◆ **TEXTO DEL DOCUMENTO**:

Lilliana Ramos Collado
“Escribir es un contrato con la muerte”.
—John Torres, Undead
“¿Cuál letra te rige? ¿Cuál de ellas
hace brillar tu abecedario?… ¿Con qué
capital disipas el abecé de tus (t)errores?”
—Ángel Lozada, El libro de la letra A
“Dibujar es el proceso del pensamiento”.
—Julia Kristeva, La cabeza decapitada
Escritor distinguido, ganador de premios literarios internacionales, ensayista incisivo, fotógrafo de gran consideración, Eduardo Lalo abraza las “bellas letras” y las “bellas artes” con angustia y resistencia. Como si le costara escribir, fotografiar, dibujar, marcar. Como si le costara la expresión tersa y educada que implica una comunicación sin tropiezos con su interlocutor. Cuando descubrimos sus poco conocidas fotografías, sus instalaciones, sus construcciones de pared, su pintura y su dibujo, vamos entendiendo: Lalo no está conforme con las formas de expresión que nos son dadas.
La inconformidad vale, como lo sugieren sus obras que se muestran en Casa Cortés en el Viejo San Juan, en la exhibición titulada Crónica(o). Lalo surge como la astilla en el corazón, como la mordaza que corta las comisuras de los labios, como la venda que, al desgarrarla, nos lacera los ojos.

◆ **LISTADO DE DATOS**:
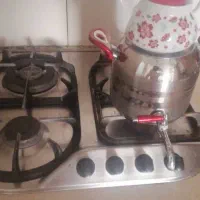 تعمیر اجاق گاز و هود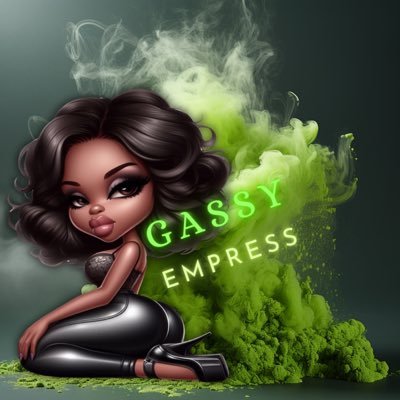 🚶🏾‍♀️🍑💨 Ebony Fart Goddess ✨ ⚠️ DM’s open for business ONLY🚨🚨NO SESSIONS/MEETUPS 🚨🚨❗️#fartfetish #gassyebony @GassyEmpress2 for #scatcontent
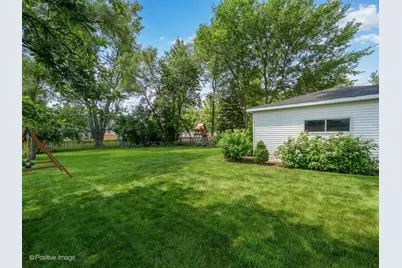 6006 Osage Avenue, Downers Grove, IL 60516 - Photo 24
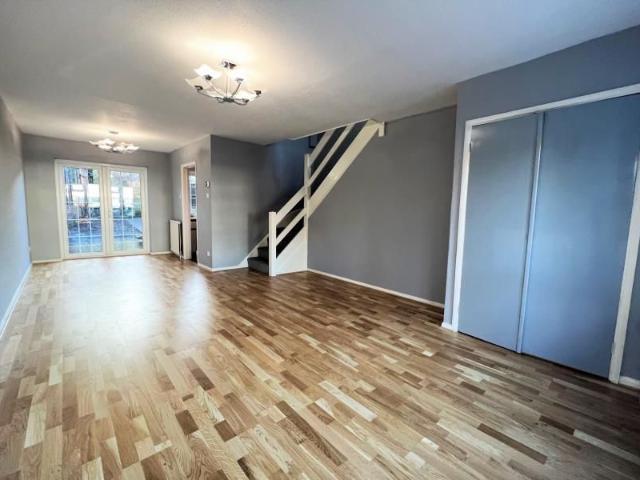 House for rent in Mount Hermon, Woking
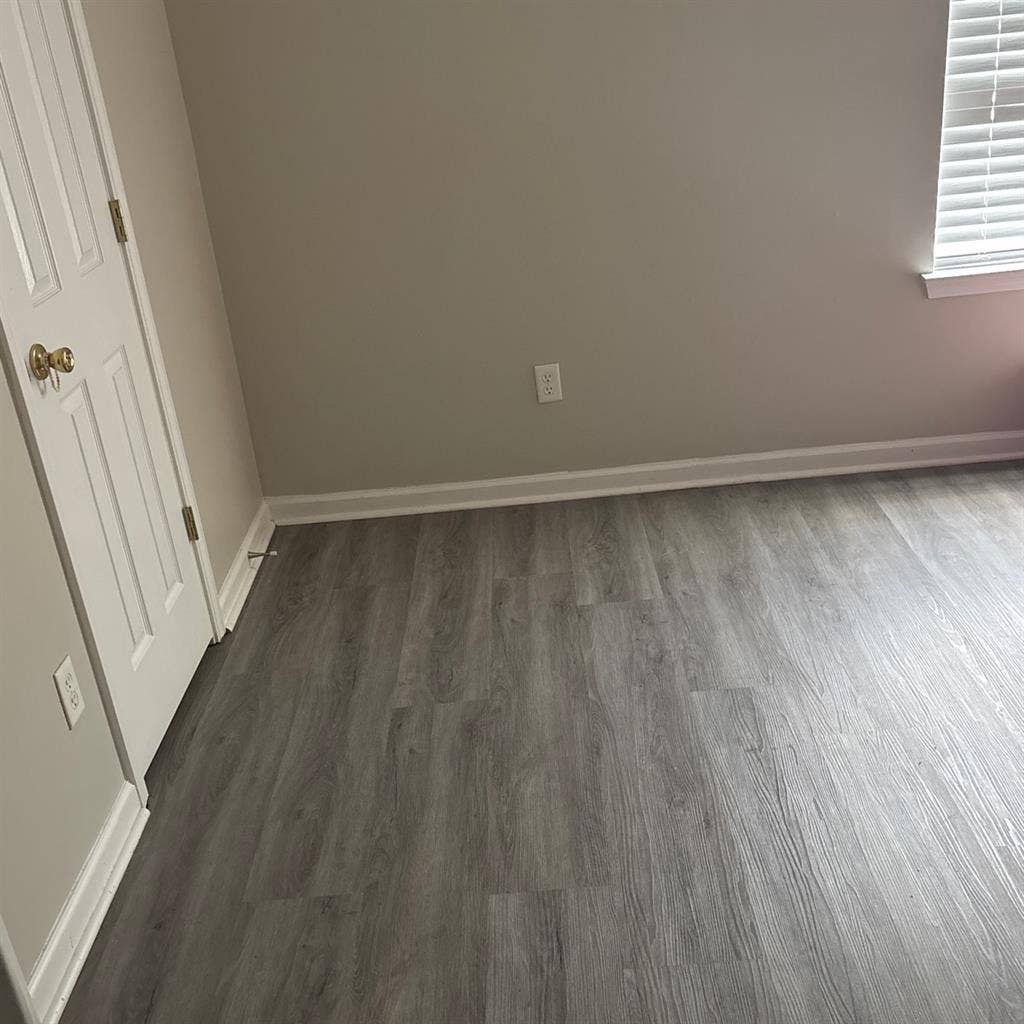 Single Occupant room for rent .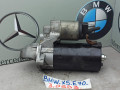 стартер BMW X5 E70 2009, 3.0 л., дизель, 0001115045 - фото №3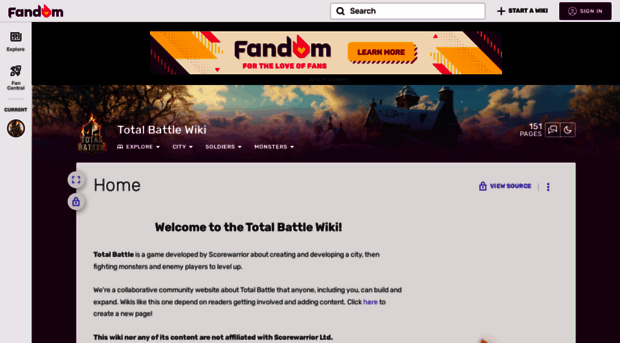 totalbattle.fandom.com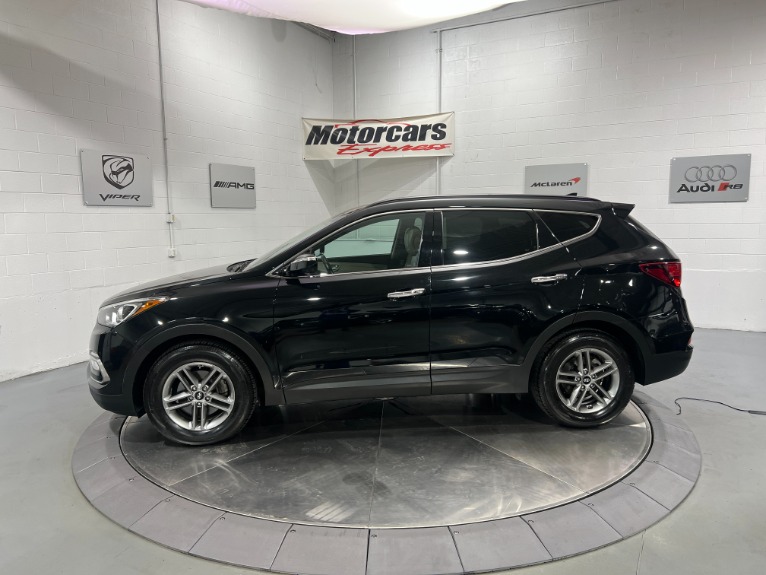 Used-2017-Hyundai-SANTA-FE-Sport-24L-AWD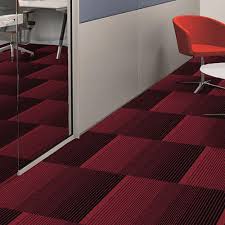 Interlocking carpet tiles Sold by Jobelservices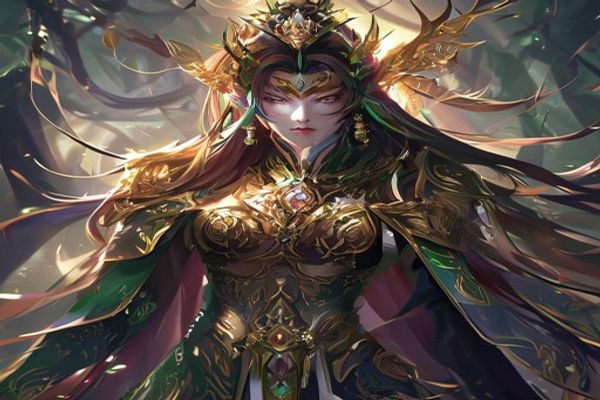 完美传奇官网：这三大版本为何让老玩家流连忘返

◆ **TUS TAREAS**:
1. Transcribe sin cambios el fragmento del texto sobre Eduardo Lalo que va desde "La inconformidad vale, como" hasta "lacera los ojos.".
2. Indica si cada afirmación concuerda con el texto sobre Eduardo Lalo y cita las palabras exactas del texto que lo deciden. (a) La exhibición de Lalo en Casa Cortés se titula Crónica(o). (b) Casa Cortés se encuentra en Ponce. (c) Lalo está conforme con las formas de expresión que nos son dadas.

◆ **TAREAS RESUELTAS**:
1.
La inconformidad vale, como lo sugieren sus obras que se muestran en Casa Cortés en el Viejo San Juan, en la exhibición titulada Crónica(o). Lalo surge como la astilla en el corazón, como la mordaza que corta las comisuras de los labios, como la venda que, al desgarrarla, nos lacera los ojos.

2.
(a) Sí: "en la exhibición titulada Crónica(o)".
(b) No: "en Casa Cortés en el Viejo San Juan".
(c) No: "Lalo no está conforme con las formas de expresión que nos son dadas".